Starting to do guard duty with border police officers was a shock, because it was a completely different approach in perceiving things. In no time, discussions between my platoon and the border police officers evolved into ‘what would you do if…’

What topics did you discuss? We talked a lot about, at what stage do you start using violence and what sort of violence. If, say, he pushes you a bit, what do you do.

A Palestinian? Yes. A Palestinian pushes you a bit, so what do you do. Their answer of course was to immediately pin him to the ground. And the answer that it shouldn’t be so automatic, really stunned them. Even verbal violence.
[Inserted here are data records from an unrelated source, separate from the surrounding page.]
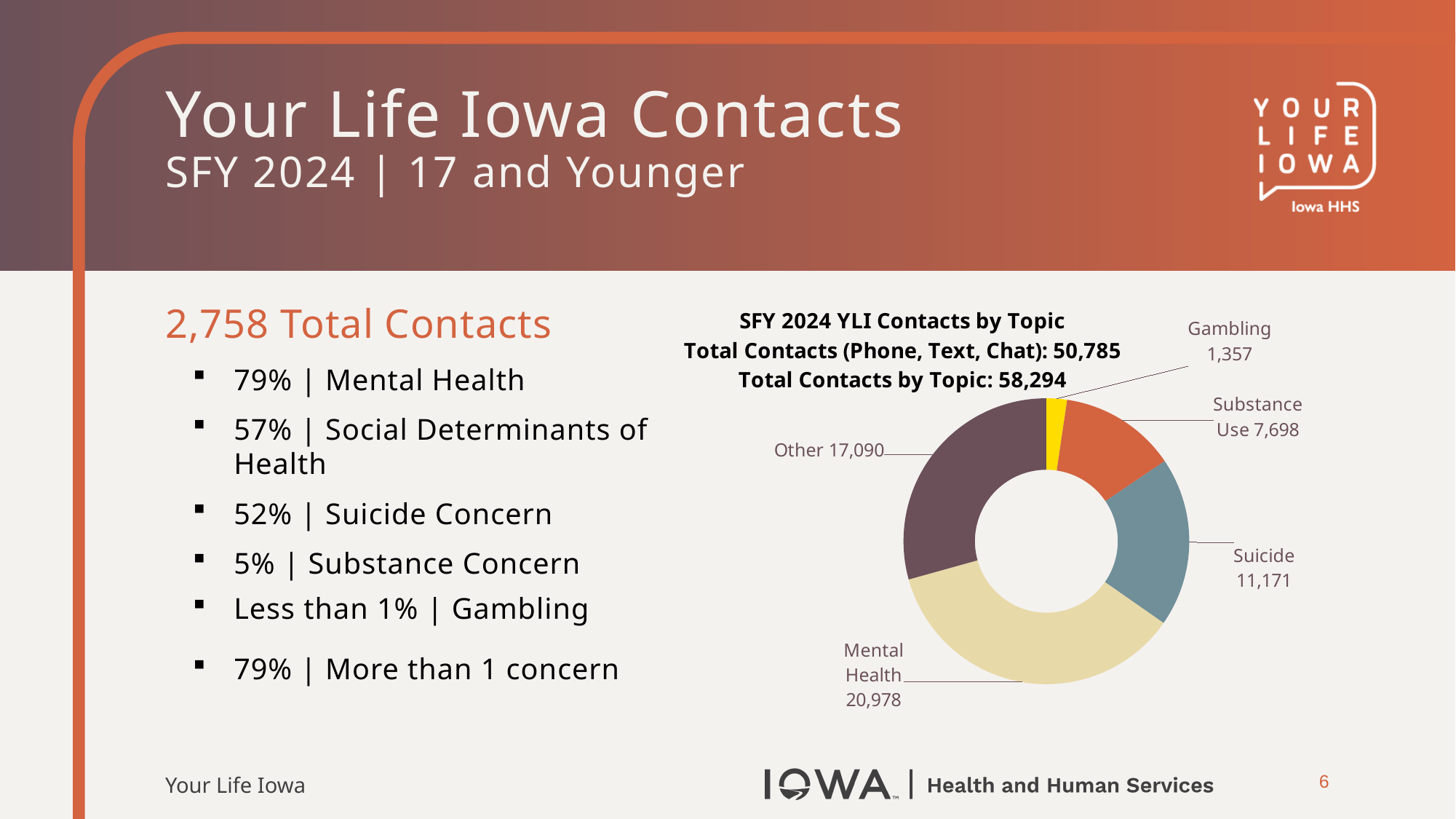
In the SFY 2024 YLI Contacts by Topic chart, how many contacts are shown for Suicide? 11,171 In the SFY 2024 YLI Contacts by Topic chart, how many more contacts does Mental Health have than Other? 3,888 In the SFY 2024 YLI Contacts by Topic chart, which topic has the smallest number of contacts? Gambling What kind of chart is the SFY 2024 YLI Contacts by Topic chart? doughnut chart In the SFY 2024 YLI Contacts by Topic chart, which has more contacts, Other or Suicide? Other In the SFY 2024 YLI Contacts by Topic chart, what is the value for Substance Use? 7,698 How many topic slices does the SFY 2024 YLI Contacts by Topic chart show? 5 In the SFY 2024 YLI Contacts by Topic chart, what is the difference between Suicide and Substance Use contacts? 3,473 In the SFY 2024 YLI Contacts by Topic chart, what is the value for Gambling? 1,357 According to the chart title, what is the total number of contacts by topic? 58,294 In the SFY 2024 YLI Contacts by Topic chart, which topic has the largest number of contacts? Mental Health In the SFY 2024 YLI Contacts by Topic chart, how many contacts are shown for Mental Health? 20,978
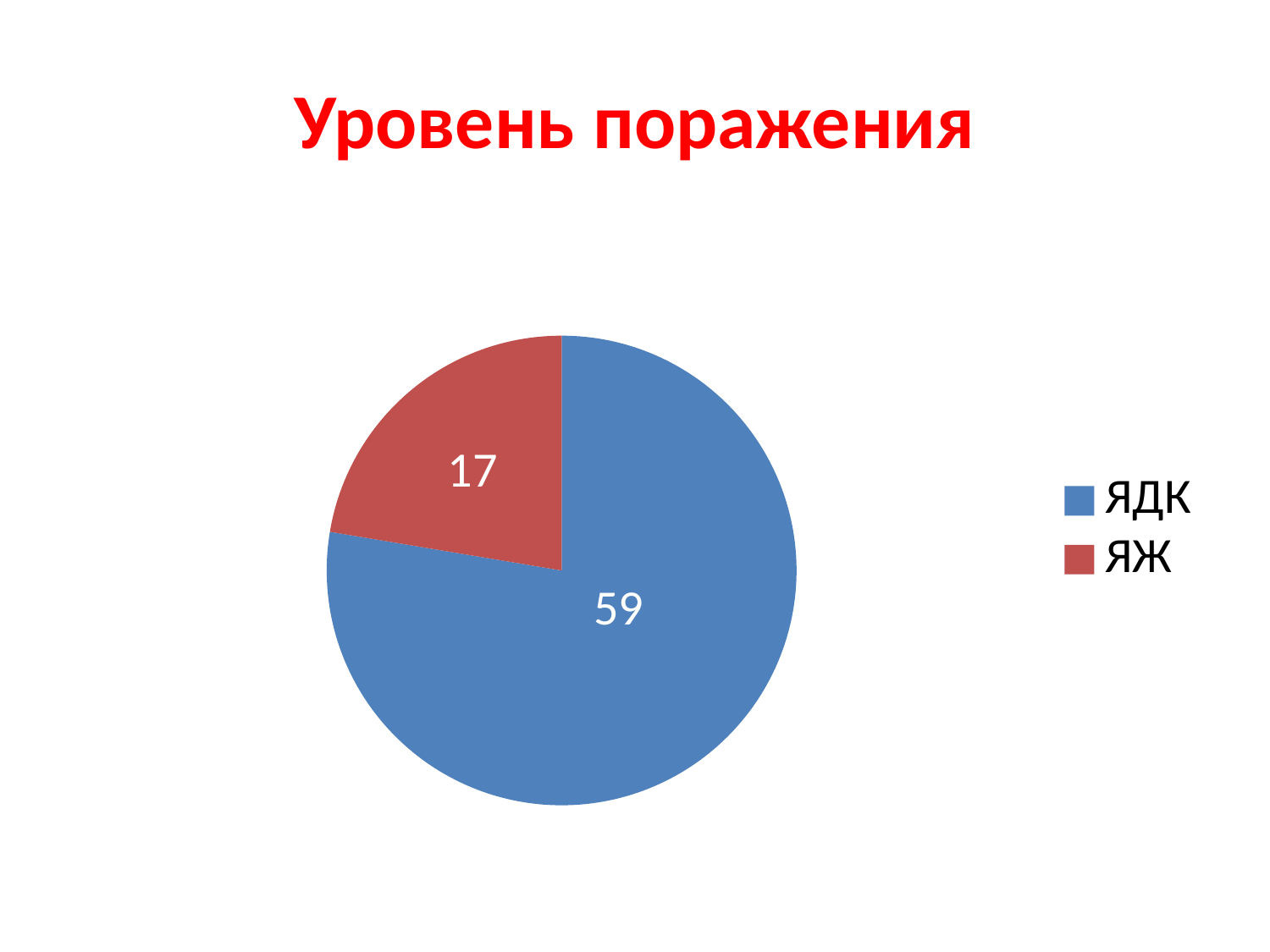
What type of chart is shown on the slide? pie chart How many slices does the pie chart have? 2 Which category has the largest slice of the pie? ЯДК Which is larger, the value for ЯДК or the value for ЯЖ? ЯДК What is the value for ЯЖ? 17 What is the sum of the two slice values in the pie chart? 76 How many entries does the legend list? 2 Which category has the smallest slice of the pie? ЯЖ What is the difference between the values for ЯДК and ЯЖ? 42 What is the title of the slide? Уровень поражения What colour is the slice for ЯЖ? red What is the value for ЯДК? 59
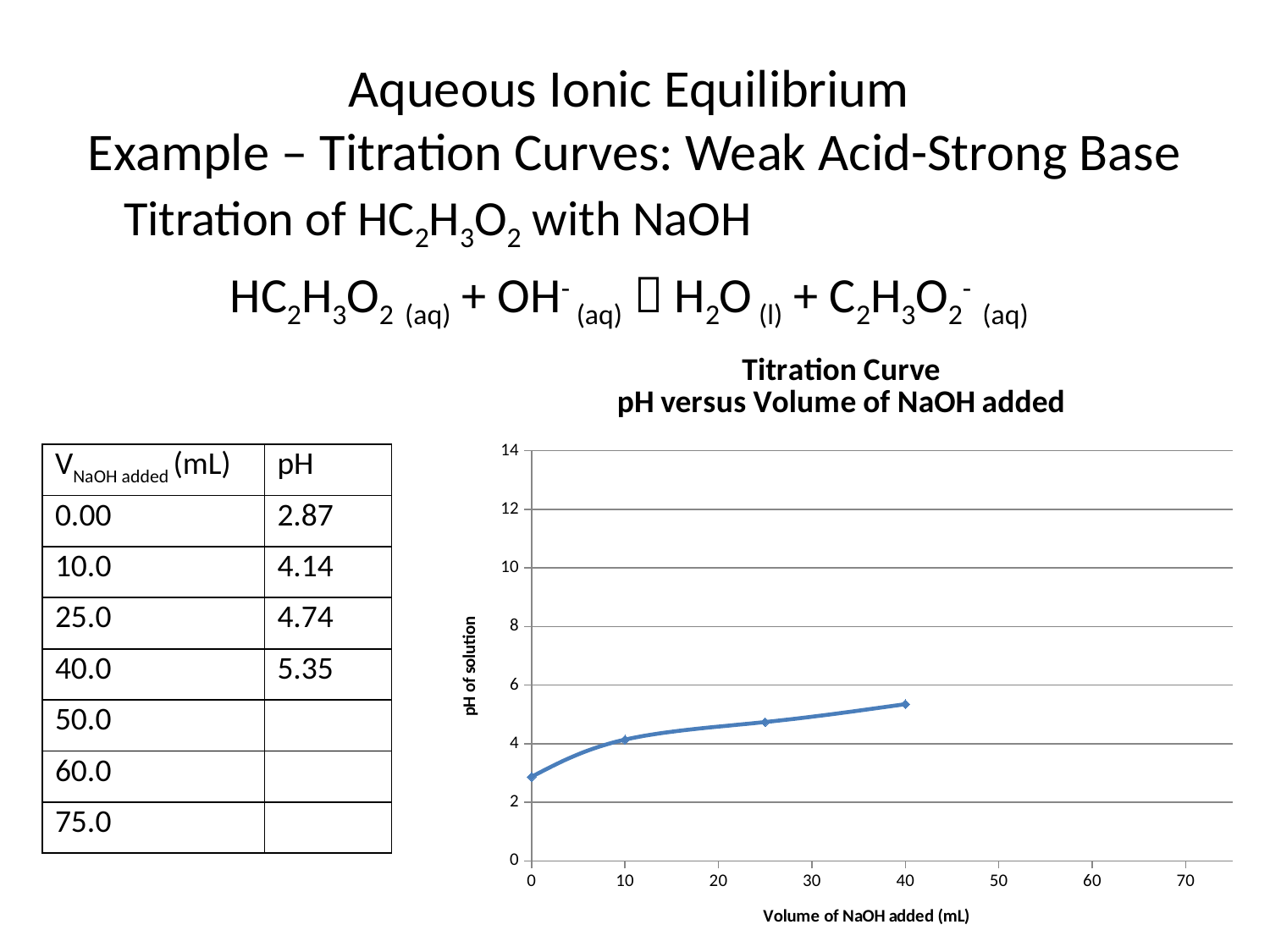
Is the pH at 40 mL of NaOH added greater or less than 6? less How many data points are plotted on the chart? 4 What kind of chart is shown on the slide? line chart What is the difference in pH between 40.0 mL and 0.00 mL of NaOH added? 2.48 What is the label of the x axis of the chart? Volume of NaOH added (mL) According to the slide, what is the pH when 0.00 mL of NaOH has been added? 2.87 At which volume of NaOH added is the plotted pH highest? 40.0 mL According to the slide, what is the pH when 40.0 mL of NaOH has been added? 5.35 What is the title of the chart? Titration Curve pH versus Volume of NaOH added Does the pH rise or fall as the volume of NaOH added increases along the x axis? rise According to the slide, what is the pH when 25.0 mL of NaOH has been added? 4.74 At which volume of NaOH added is the plotted pH lowest? 0.00 mL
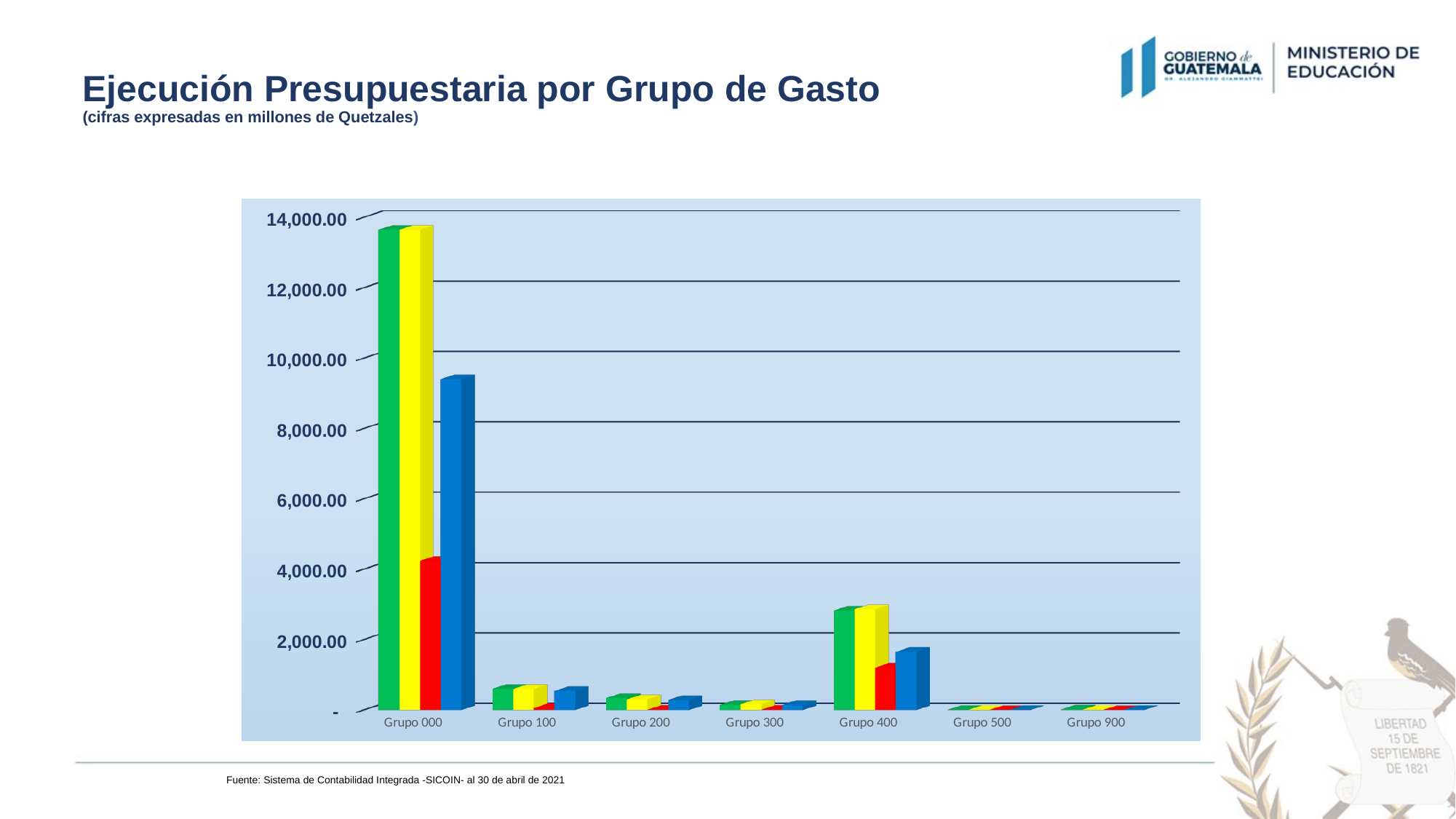
Which group has the larger blue bar, Grupo 000 or Grupo 400? Grupo 000 Is the blue bar for Grupo 000 greater or less than 10,000.00? less What is the title of the slide containing the chart? Ejecución Presupuestaria por Grupo de Gasto Which group has the highest bars in the chart? Grupo 000 How many expense groups (categories) are shown on the x axis? 7 What kind of chart is shown on the slide? bar chart Is the green bar for Grupo 000 greater or less than 12,000.00? greater In what units are the figures in the chart expressed, according to the subtitle? millones de Quetzales Is the red bar for Grupo 000 greater or less than 4,000.00? greater Which group has the larger green bar, Grupo 100 or Grupo 400? Grupo 400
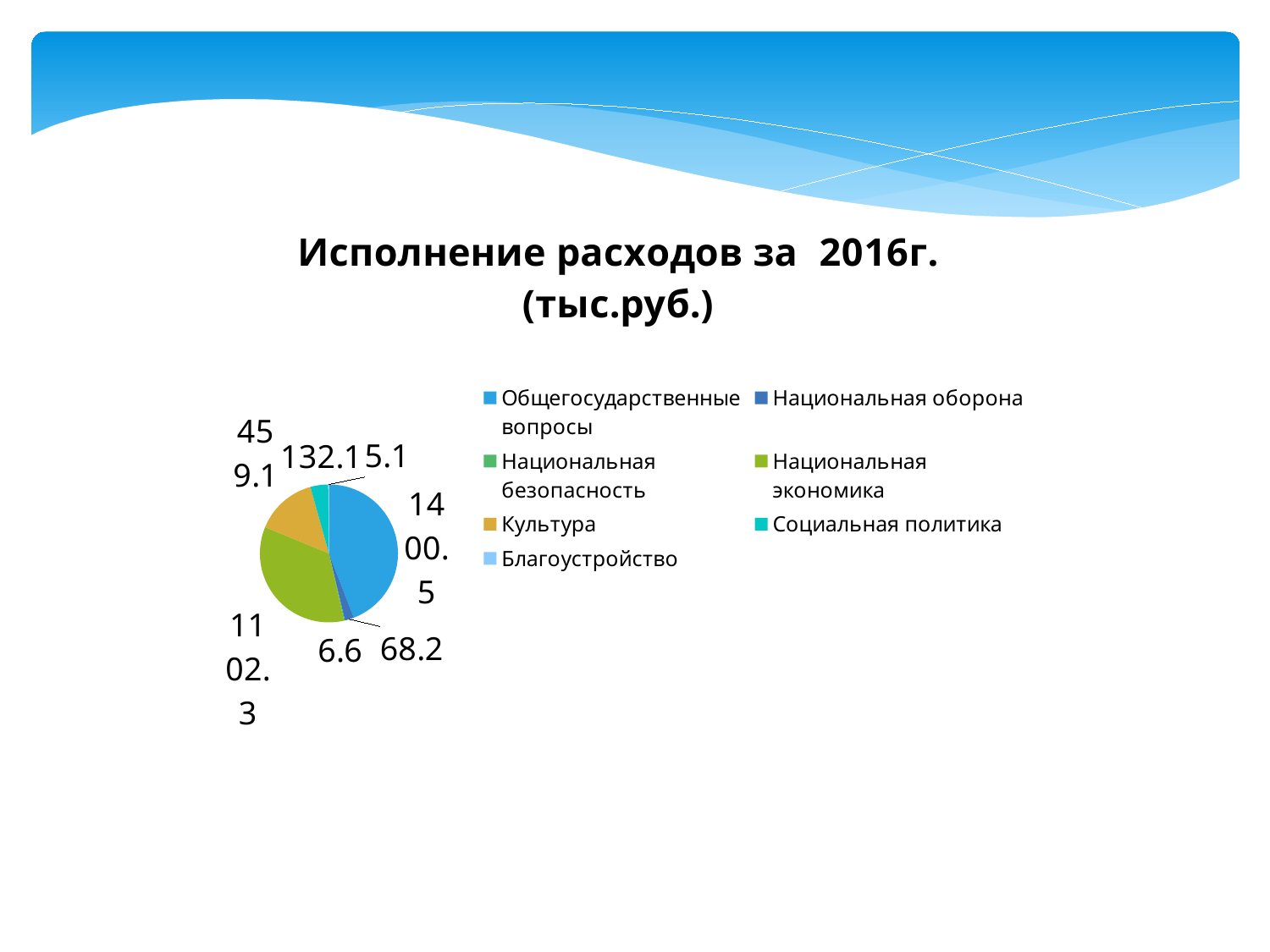
What is the value for Национальная экономика in the pie chart? 1102.3 What is the title of the chart on the slide? Исполнение расходов за 2016г. (тыс.руб.) What is the value for Социальная политика in the pie chart? 132.1 What is the difference between the values for Общегосударственные вопросы and Национальная экономика? 298.2 What is the value for Культура in the pie chart? 459.1 Which category has the smallest value in the pie chart? Благоустройство How many categories does the legend of the pie chart list? 7 Which is larger, the value for Культура or the value for Социальная политика? Культура What is the difference between the values for Социальная политика and Национальная оборона? 63.9 Which category has the largest slice in the pie chart? Общегосударственные вопросы What is the value for Национальная оборона in the pie chart? 68.2 What kind of chart is shown on the slide? Pie chart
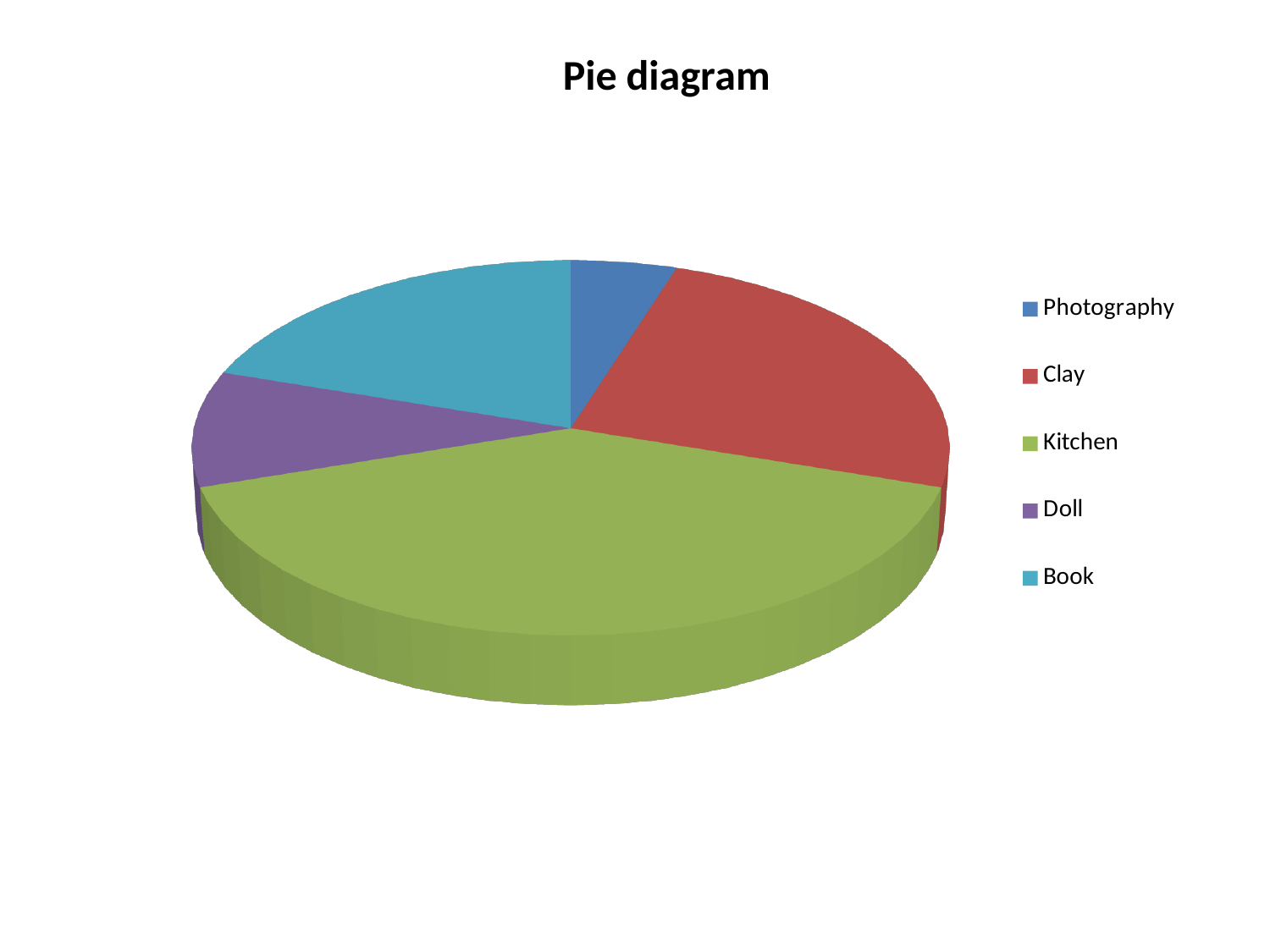
Which slice is larger, Clay or Doll? Clay What kind of chart is shown on the slide? pie chart Which slice is larger, Kitchen or Book? Kitchen Which category has the largest slice of the pie? Kitchen What is the title of the chart? Pie diagram Which slice is larger, Book or Doll? Book Which category has the smallest slice of the pie? Photography How many categories does the pie chart show? 5 Which category is shown in green in the pie chart? Kitchen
If he curses your family, what do you do? "Immediately strike him with the butt of the weapon." [To me] it’s clear that if a Palestinian swears at me, I won’t care. I’m standing there and it isn’t… if he approaches me, that’s a different matter. I think guard duty there (in Hebron) simply wears you down. This routine of constantly preparing for an upcoming incident, kind of makes us want it to happen, to put the skills we’ve learned to use. I’ve heard this a lot there, too: “I really want to shoot the motherfucking terrorist who will try me, already.” You’re worn down by nothing happening, nothing happening, and you're also expecting something to happen. And I’m the guest [there] and he (the border police officer) spends a whole year at the same posts and knows all the people passing by, knows all the Palestinians who come to pray by name. I’m the guest and suddenly [I] harshly criticize the whole situation. But it’s their routine and I suddenly come and undermine his reality.

Did you feel as if you were harming his sense of righteousness, that the end justifies the means? That was actually what I was trying to harm for him. I didn’t want to harm his sense of security.

I’m sure he didn’t enjoy abusing Palestinians. But he was indifferent to it in some sense, relatively indifferent to the suffering of Palestinians. I think the service does that. He was more indifferent to that.

The question is if it comes from a place of indifference in him, or from the feeling that the end justifies the means. I don’t really think it’s that. It’s what I said before: on the one hand [there’s] the indifference, and on the other, the expectation to use the tools I’ve been given. A musician who practices so much and just wants to perform already, that’s the feeling. I also felt that in my platoon.